Simplify your weight loss workout with cobra pose, an easy asana that can also blast belly fat

You should definitely trust yoga for weight loss, especially if you are a beginner. And cobra pose happens to be the easiest of the lot, with a special power to reduce belly fat.

The ancient practice of yoga has many benefits for our health. But keeping everything else aside, yoga has also been proven to aid weight loss. One asana that is the epitome of practicing yoga for weight loss is the cobra pose. 

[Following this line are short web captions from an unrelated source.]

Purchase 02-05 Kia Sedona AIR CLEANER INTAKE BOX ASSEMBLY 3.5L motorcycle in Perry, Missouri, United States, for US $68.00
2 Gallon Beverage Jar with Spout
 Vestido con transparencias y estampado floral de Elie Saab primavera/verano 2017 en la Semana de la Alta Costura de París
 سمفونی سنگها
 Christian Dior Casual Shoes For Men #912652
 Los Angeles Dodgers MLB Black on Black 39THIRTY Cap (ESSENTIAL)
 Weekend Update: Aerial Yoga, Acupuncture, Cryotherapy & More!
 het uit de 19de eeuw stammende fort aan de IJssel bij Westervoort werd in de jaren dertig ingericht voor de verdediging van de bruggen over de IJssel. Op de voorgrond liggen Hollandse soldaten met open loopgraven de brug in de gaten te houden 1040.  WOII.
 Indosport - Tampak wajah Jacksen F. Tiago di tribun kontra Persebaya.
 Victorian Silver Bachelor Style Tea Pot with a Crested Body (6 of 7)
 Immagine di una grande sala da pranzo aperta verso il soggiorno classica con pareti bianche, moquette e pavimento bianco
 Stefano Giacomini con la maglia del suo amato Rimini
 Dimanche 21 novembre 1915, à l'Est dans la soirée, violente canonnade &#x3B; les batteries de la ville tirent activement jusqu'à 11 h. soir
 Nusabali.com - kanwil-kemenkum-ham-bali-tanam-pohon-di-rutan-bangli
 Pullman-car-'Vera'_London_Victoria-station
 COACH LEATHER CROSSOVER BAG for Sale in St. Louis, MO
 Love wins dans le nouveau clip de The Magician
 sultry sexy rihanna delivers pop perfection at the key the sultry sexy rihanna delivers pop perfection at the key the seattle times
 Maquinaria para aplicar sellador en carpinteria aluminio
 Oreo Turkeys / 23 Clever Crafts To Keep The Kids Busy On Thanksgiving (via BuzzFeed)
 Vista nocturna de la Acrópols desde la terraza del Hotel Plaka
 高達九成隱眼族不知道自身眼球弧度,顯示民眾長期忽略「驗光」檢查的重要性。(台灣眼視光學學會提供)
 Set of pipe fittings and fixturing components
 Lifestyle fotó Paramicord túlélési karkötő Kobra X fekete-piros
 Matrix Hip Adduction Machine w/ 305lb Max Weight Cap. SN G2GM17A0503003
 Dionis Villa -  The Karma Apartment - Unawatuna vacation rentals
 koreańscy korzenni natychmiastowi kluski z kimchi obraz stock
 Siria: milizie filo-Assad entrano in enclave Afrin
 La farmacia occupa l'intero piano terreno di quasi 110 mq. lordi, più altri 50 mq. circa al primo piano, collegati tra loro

This pose is easy and quick to do!

If you’re someone who doesn’t like working out in gyms and yet want to lose weight and stay physically fit then you’ve got to try the cobra pose, which happens to be very easy to do. The best part? You don’t need to be very strong or flexible to pull this pose off. 

In fact, cobra pose is considered to be a great workout that targets the abdominal region and helps blast belly fat. This not only helps you lose weight, but can also help in various other ways too.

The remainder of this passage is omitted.